The introduction of the courses has again brought to the fore the mistrust and conflict between civilian faculty and military authorities at the tri-services academy. Irrespective of who has the edge, the ultimate losers, like always, will be the cadets, who are the future leaders of the Indian Armed Forces, sources said.
While the Academy has started a new institute within itself — Institute of Engineering and Technology (IET NDA) — to conduct these courses, it has neither building nor enough faculty members to teach all the subjects for various semesters. The physics and chemistry laboratories in Manoj Pandey Block have been re-designated for BTech course, a source said.
Two civilian faculty members who earlier used to teach BSc courses and eight service faculty members form the current teaching strength for BTech courses. What is raising even more doubts, sources said, is the fact that the information about none of these faculty members has been posted on any website, citing security reasons. “When an institute like the Indian Naval Academy in Ezhimala can post names of its several faculties on the website, why not NDA? Is it because not all of them are qualified as per AICTE norms?” asks a civilian staffer.
In an elaborate reply to a query from The Indian Express, the NDA said, “The NDA has set up the new Institute of Engineering and Technology as per the directions of the Headquarters of Integrated Defence Staff to conduct the BTech programme. The Integrated Headquarters of the Navy and the Air Force have posted officers qualified as per the AICTE norms to conduct BTech classes for engineering subjects. The Headquarters of Integrated Defence Staff, Ministry of Defence, has posted Civilian Academic Officers (CAOs) for conducting Academic Training to cadets of NDA. Some of these CAOs appointed by Headquarters of Integrated Defence Staff possess requisite qualifications to conduct classes on Basic Sciences and Elective Subjects of the B Tech programme. In order to optimally utilise the Services of these highly qualified CAOs and rationalise the government expenditure, they will be allotted duties to conduct classes as part of the BTech programme. Divulging the details of the Civilian as well as Military Officers of the NDA will lead to breach of security protocols and will pose security risk and hence cannot be posted on any websites.”
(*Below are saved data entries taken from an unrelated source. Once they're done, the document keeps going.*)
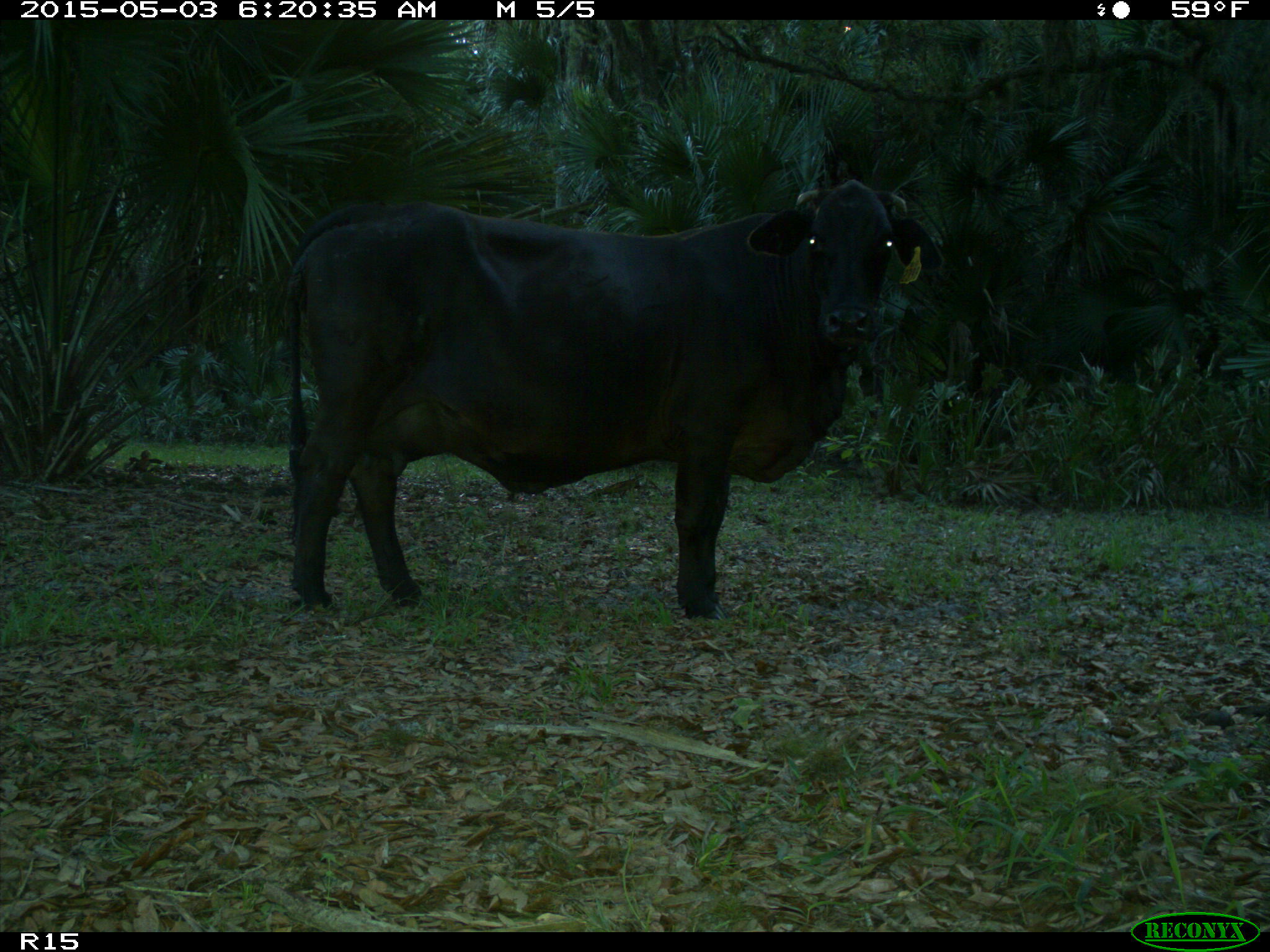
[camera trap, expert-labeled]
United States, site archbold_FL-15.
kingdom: Animalia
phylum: Chordata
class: Mammalia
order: Artiodactyla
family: Bovidae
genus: Bos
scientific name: Bos taurus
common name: domestic cow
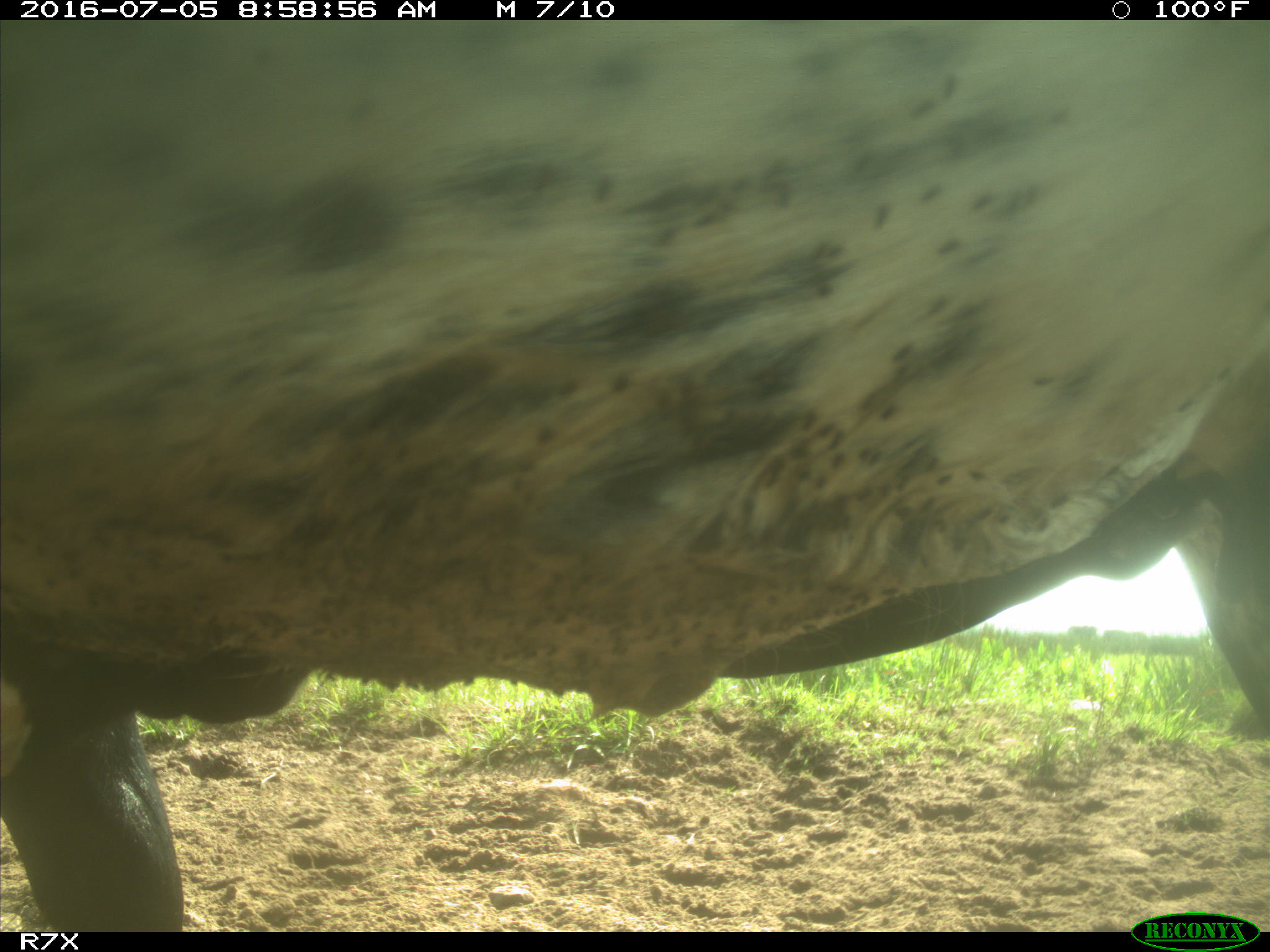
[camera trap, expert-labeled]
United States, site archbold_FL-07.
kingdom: Animalia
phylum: Chordata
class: Mammalia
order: Artiodactyla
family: Bovidae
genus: Bos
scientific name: Bos taurus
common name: domestic cow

Questions are also being raised about some civilian faculty members who have been given important administrative posts for BTech course at IET NDA. Allegedly, they have pending inquiries by the Central Bureau of Investigation (CBI) against them. Replying to a query on this, the NDA said, “To the best of NDA’s knowledge, no CBI inquiry is pending against the person who is named as the head of the institute.”
A civilian faculty member said on the condition of anonymity, “When the courses begin this June, it would be the third batch of the Naval cadets and second of the Air Force cadets who will be admitted in the BTech course. Our only concern is whether the NDA is doing it in spite of not having enough infrastructure and faculty to do it. The military authorities will accuse us of shouting for no reason because we are being asked to do extra work. But our question is because of the rift between the military authorities and civilian faculty, which are around 80 in number, the cadets are at loss.”
NDA, the premier military training institute of India, has a strength of around 2,100 cadets spread over six terms. In the recent times, all the service chiefs of the Armed Forces have been NDA alumni.
The Indian Express has reported several times about the friction between military leadership and civilian faculty at the NDA, including the instance of civilian faculty being denied the permission to form an organisation, and several legal cases that the academy has fought and is still fighting with the civilian staff over service issues. It has also been reported how a Bachelor of Engineering course, started by the NDA in collaboration with Pune University, had to be scrapped because it had no AICTE approval and two batches had to go back from BE to BSc courses, leaving the cadets in lurch.